Les Virtuoses par Gérard Rocher La Fête de l'Art
Rien ne va plus dans le village de Grimley dans le Yorkshire. En cette période de restructurations économiques des années 1990, le gouvernement de Margaret Thatcher a décidé de fermer les mines de charbon, laissant parmi les 250 000 chômeurs un grand nombre d'hommes de Grimley. Outre la mine, la gloire locale est l'orchestre d'harmonie dirigé avec ferveur et enthousiasme par Danny, un ancien mineur. Son rêve est de participer aux éliminatoires et à la grande finale du "Championnat National de Fanfare" au Royal Albert Hall de Londres. La grève fait rage, les grévistes sont divisés et cet alléchant projet musical est sur le point d'échouer. Gloria, petite fille d'un ancien mineur du village, débarque à Grimley avec un bugle dont elle joue à merveille mais avec une réputation ternie puisqu'elle fait partie de la délégation chargée de décider de la fermeture de la mine. Seule fille de l'orchestre, elle arrive à redonner un peu d'espoir à ces musiciens blessés et obnubilés par la peur du chômage. Il est donc décidé après discussions de disputer ce concours. En effet, si la mine disparaît, il restera au moins sa fanfare...

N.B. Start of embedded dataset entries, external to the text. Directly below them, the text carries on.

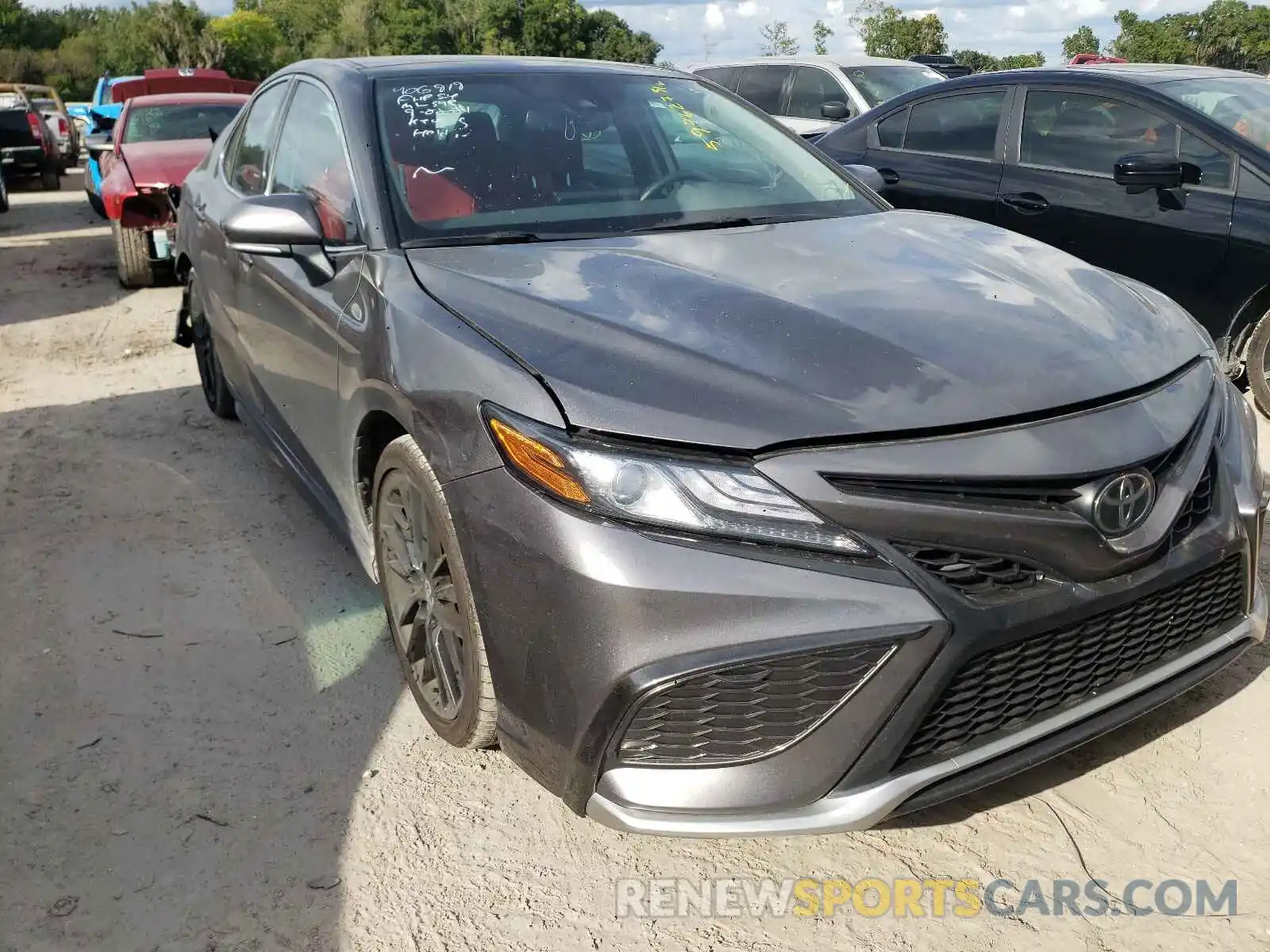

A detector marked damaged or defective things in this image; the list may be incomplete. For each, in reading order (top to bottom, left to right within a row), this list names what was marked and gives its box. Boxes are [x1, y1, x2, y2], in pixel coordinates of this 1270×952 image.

damaged red car body [95, 74, 256, 286]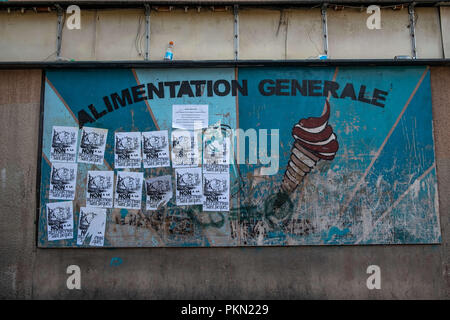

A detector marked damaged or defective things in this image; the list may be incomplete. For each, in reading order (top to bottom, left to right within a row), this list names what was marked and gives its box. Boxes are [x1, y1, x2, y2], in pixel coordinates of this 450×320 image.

torn poster [172, 105, 209, 130]
torn poster [50, 125, 78, 162]
torn poster [78, 126, 107, 165]
torn poster [114, 131, 141, 169]
torn poster [142, 131, 171, 169]
torn poster [171, 129, 200, 168]
torn poster [204, 125, 232, 174]
torn poster [49, 162, 78, 200]
torn poster [85, 171, 114, 209]
torn poster [115, 170, 143, 210]
torn poster [146, 175, 172, 210]
torn poster [176, 166, 202, 206]
torn poster [203, 174, 230, 211]
torn poster [46, 201, 73, 241]
torn poster [76, 206, 107, 246]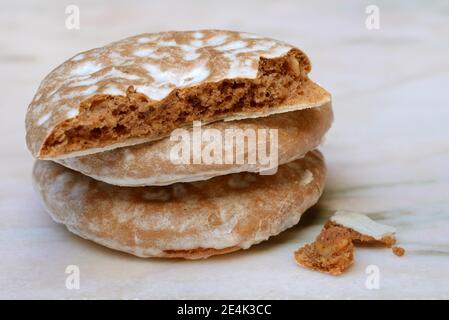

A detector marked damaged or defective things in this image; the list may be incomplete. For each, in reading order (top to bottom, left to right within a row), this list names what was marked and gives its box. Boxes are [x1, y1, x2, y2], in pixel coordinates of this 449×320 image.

broken crumb [294, 212, 400, 276]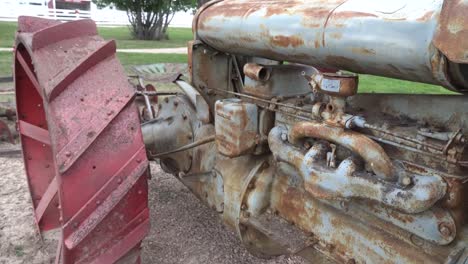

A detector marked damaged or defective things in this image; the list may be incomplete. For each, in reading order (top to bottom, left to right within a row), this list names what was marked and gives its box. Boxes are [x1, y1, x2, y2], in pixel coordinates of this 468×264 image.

chipped red paint [14, 17, 149, 262]
rusted metal hood [196, 0, 468, 92]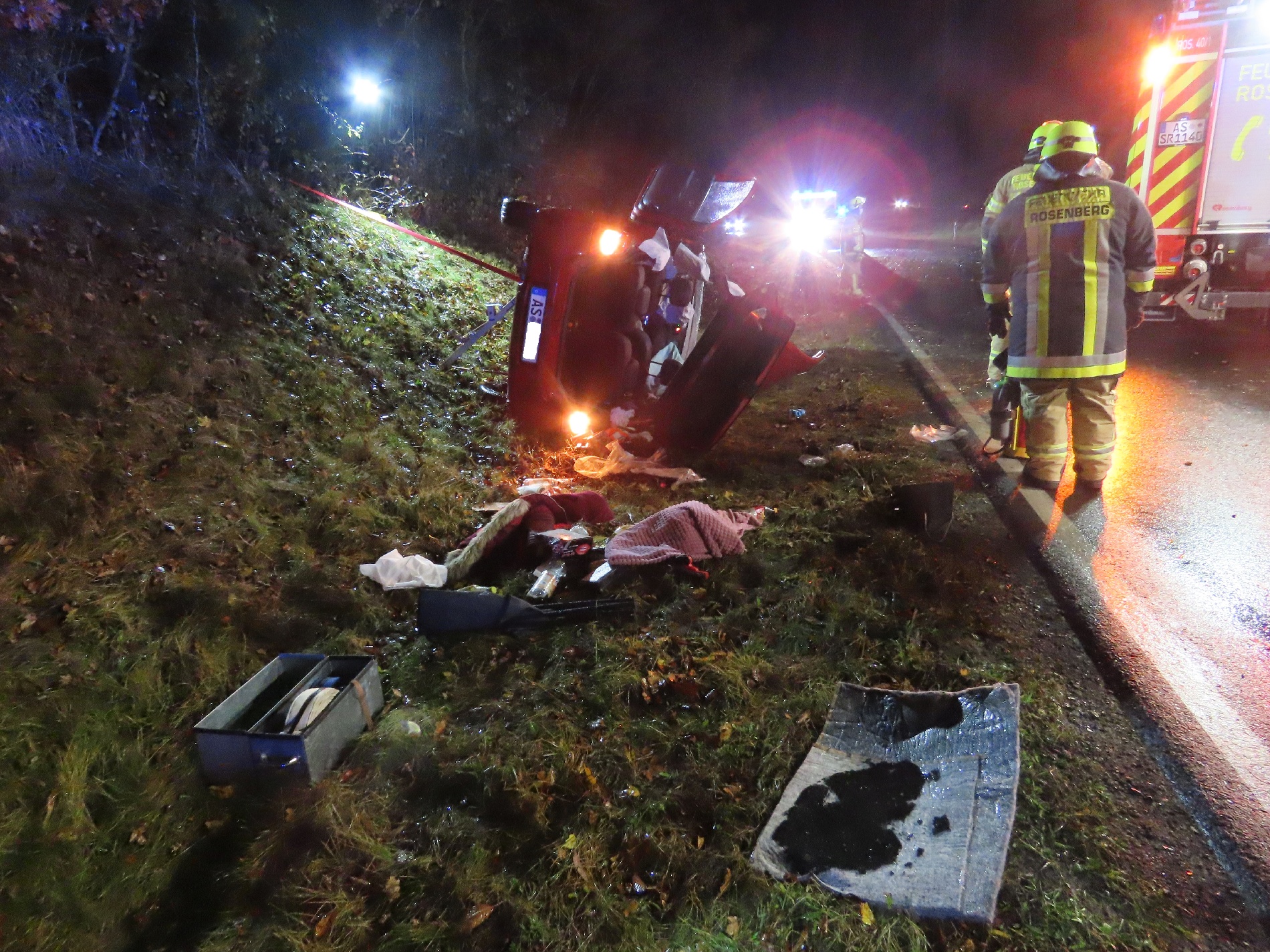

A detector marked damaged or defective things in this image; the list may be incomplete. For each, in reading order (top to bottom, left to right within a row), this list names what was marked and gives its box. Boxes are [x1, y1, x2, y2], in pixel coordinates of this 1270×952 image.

overturned red car [495, 164, 823, 459]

Ce film sorti en 1996 en Angleterre ne fut pas accueilli avec joie par les conservateurs car les élections générales se déroulaient en 1997 et il faut dire que la politique "ultra-libérale" de son premier ministre de l'époque est sérieusement mise à mal dans cette oeuvre. C'est pourtant l'impitoyable situation de ces villages uniquement orientés vers leur mine de charbon que nous dépeint Mark Herman. Il décrit avec parfois un peu d'outrance un peuple sans avenir, presque livré à lui-même pour lequel la fanfare dirigée par Danny, têtu et volontaire, est le seul élément fédérateur dans cette grisaille ambiante. Les couples se déchirent, les copains de la mine également. Une lutte acharnée s'engage entre les partisans de la manière forte pour le maintien de l'outil de travail et les "jaunes" qui acceptent une prime de départ offerte par la direction. Ce peuple est déphasé. D'autant plus que la mine est rentable, ils ne peuvent se contraindre à l'idée que le charbon est remplacé par d'autres énergies,tel que le nucléaire. Certains, souffrant de la "maladie du charbon", continuent à porter en eux un amour sincère pour leur outil de travail et lorsque la mine meurt, le mineur et le village agonisent. La haine, le suicuide et le divorce deviennent le menu quotidien de ces petites gens, certes simples, mais courageux et fiers.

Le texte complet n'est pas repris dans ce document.